In 1995, the first film based on the 2000 AD character Judge Dredd was unleashed onto movie goers, much like the black plague was unleashed onto Europe in the 14th century. To say that it was a complete train wreck would be insulting to train wrecks. The plot was a confusing mish-mash, the direction was bad, and even star Sylvester Stallone, who is actually a huge fan of the character, thought that it sucked. Judge Dredd spends half the movie without his helmet on, when his face has never been seen in the comics due to him supposed to be the personification of the faceless police state. The movie missed the point about as hard as it possibly could.
When it was announced they were making a new Judge Dredd movie, this time titled only Dredd, I was skeptical. Why should this new one be any better? But as information started to trickle out about it, my interest was piqued. Karl Urban, who is best known as playing Dr. McCoy in the 2010 Star Strek film, was cast as Dredd. They confirmed the helmet would never come off. At the very least, it at least looked like it "got" what the comics were about.
Then the first pictures of Urban in costume were released. I was... less than thrilled. The suit took on a more realistic, riot gear look, but the helmet remained the same. The problem with this is, with no shoulder pads to offset it, it makes the wearer look more like Judge Bobble-Hedd than Judge Dredd. The trailer, just released today, does not fill me with confidence either.

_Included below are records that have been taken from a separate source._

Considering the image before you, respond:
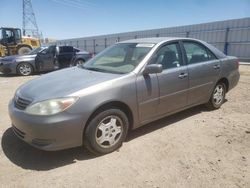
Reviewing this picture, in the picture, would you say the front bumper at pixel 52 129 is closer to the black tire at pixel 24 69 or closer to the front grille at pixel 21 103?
the front grille at pixel 21 103

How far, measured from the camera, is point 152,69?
11.8 ft

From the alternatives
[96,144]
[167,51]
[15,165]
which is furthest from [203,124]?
[15,165]

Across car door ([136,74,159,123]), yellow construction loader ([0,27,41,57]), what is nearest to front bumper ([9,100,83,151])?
car door ([136,74,159,123])

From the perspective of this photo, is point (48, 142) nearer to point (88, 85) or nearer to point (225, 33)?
point (88, 85)

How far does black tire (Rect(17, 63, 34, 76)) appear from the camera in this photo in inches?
442

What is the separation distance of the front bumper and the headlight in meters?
0.05

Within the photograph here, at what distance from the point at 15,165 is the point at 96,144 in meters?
1.07

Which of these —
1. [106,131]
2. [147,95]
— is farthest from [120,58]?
[106,131]

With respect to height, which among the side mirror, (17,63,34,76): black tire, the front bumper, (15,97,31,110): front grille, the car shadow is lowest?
the car shadow

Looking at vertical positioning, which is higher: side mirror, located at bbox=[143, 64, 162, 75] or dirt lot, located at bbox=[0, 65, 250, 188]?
side mirror, located at bbox=[143, 64, 162, 75]

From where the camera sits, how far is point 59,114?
2.93 metres

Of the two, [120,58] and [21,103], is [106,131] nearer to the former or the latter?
[21,103]

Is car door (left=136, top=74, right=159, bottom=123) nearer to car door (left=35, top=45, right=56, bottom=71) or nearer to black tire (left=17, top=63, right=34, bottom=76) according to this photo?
car door (left=35, top=45, right=56, bottom=71)

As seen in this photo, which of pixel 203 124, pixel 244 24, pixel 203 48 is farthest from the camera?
pixel 244 24
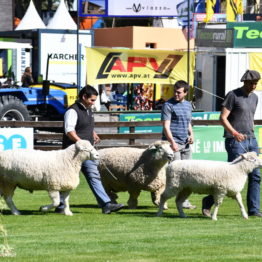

The movie certainly looks more cohesive than the previous outting, but it also looks incredibly cheap. It seems to mostly take place in a single building, as Dredd and his rookie partner, Judge Anderson (Olivia Thirlby) working their way up level by level to take down drug dealing crime lord Madeline "Ma-Ma" Madrigal (Lena Headey). The drug she's dealing, slow mo, looks to be nothing more than a reason to have slow motion, Matrix-esque action scenes. The shots inside the building look like they just filmed them in the first run down warehouse they came across. The shots of Mega City One look different from the comics, but I do like it. It looks like a gritty, post-apocalyptic place that's terrible to live.
All in all, I don't think that the film looks bad. Just cheap. Really, really cheap. That doesn't surprise me, though, as the 1995 movie bombed, and bombed hard, so even producing this one is a risk. That being said, I still wish that they would have gone a bit higher budget than they seem to have here. The director, Pete Traviss, is also mostly unproven here, only having a few other films under his belt. I'll still be seeing, and reviewing, the film, but I'm going to be remaining skeptical about the quality of the film until then.
Dredd hits theaters September 21st, 2012.